Giovinezza e senilità che si alternano e danno luogo ad un aspetto multiforme e, sinora, complesso da interpretare: così si mostrava Mercurio agli occhi degli studiosi impegnati nell’analisi della sua superficie.
Il pianeta più interno del Sistema Solare, infatti, presenta un’area – le pianure vulcaniche a nord – molto recente mentre altre zone, caratterizzate da terreni segnati da crateri, sono palesemente più antiche. Finora non era ancora stato possibile chiarire in maniera adeguata questa particolarità di Mercurio.
A fare la differenza – spiega l’Agenzia Spaziale Italiana – sono stati i dati raccolti dalla sonda MESSENGER (MErcury Surface, Space ENvironment, GEochemistry and Ranging) della NASA, che dal 2011 al 2015 ha orbitato intorno al pianeta raccogliendo una notevole quantità di dati che potranno essere utilizzati anche per approfondire le dinamiche di formazione ed evoluzione delSistema Solare interno.
Sono stati gli scienziati del dipartimento ARES (Astromaterials Research and Exploration Science), che fa parte del Johnson Space Center della NASA, ad utilizzare il materiale di MESSENGER per comprendere come su Mercurio si possano essere costituite strutture così eterogenee.

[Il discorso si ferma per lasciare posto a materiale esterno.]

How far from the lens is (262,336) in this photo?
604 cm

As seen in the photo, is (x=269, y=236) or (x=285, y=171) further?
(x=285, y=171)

Secondo gli autori della ricerca, i pianeti, nel loro processo evolutivo, vivono una fase in cui il calore li fa sciogliere quasi completamente, per poi passare ad un periodo di consolidamento in cui si formano vari minerali. In alcuni casi i minerali si possono separare e dare luogo a differenti strati all’interno dei pianeti. Un esempio di questa condizione è offerto dai campioni della Luna raccolti durante le missioni Apollo, mentre la Terra non sembra avere questo genere di strati, anche a causa dei movimenti tettonici.
I ricercatori dell’ARES hanno quindi cercato di comprendere se il volto eterogeneo di Mercurio sia dovuto a una realtà simile a quella della Luna, come proponevano studi precedenti, oppure a quella della Terra.
Le attività sperimentali si sono svolte nel laboratorio di petrologia del Johnson Space Center, dove i materiali sono stati sottoposti a specifiche condizioni di pressione e temperatura per simulare i processi interni di un pianeta. Uno dei campioni rocciosi impiegati è un particolare tipo di meteorite, l’enstatite condrite, ricca di metallo, poco ossidata e considerata il materiale da cui Mercurio avrebbe avuto origine.
A valle della sperimentazione, gli studiosi hanno ipotizzato che il particolare look del pianeta, il cui interno è omogeneo, va attribuito ad un’ampia varietà di processi di fusione che giungono in superficie da vari livelli di profondità. Le aree più antiche della crosta si sarebbero formate dal materiale scioltosi internamente al limite tra il ‘cuore’ di Mercurio e il suo mantello, mentre le zone più recenti si sarebbero costituite più vicino alla superficie.
MESSENGER, che ha terminato la sua vita tecnica schiantandosi sulla superficie di Mercurio il 30 aprile 2015, era stata lanciata il 3 agosto 2004 da Cape Canaveral ed era arrivata a destinazione dopo quasi sette anni di viaggio, il 18 marzo 2011.
A raccogliere il testimone e proseguire lo studio sul primo pianeta del Sistema Solare sarà nel 2018 la missione Bepi Colombo, che vede l’Italia, tramite l’Agenzia Spaziale Italiana, coinvolta con un contributo scientifico di alto livello.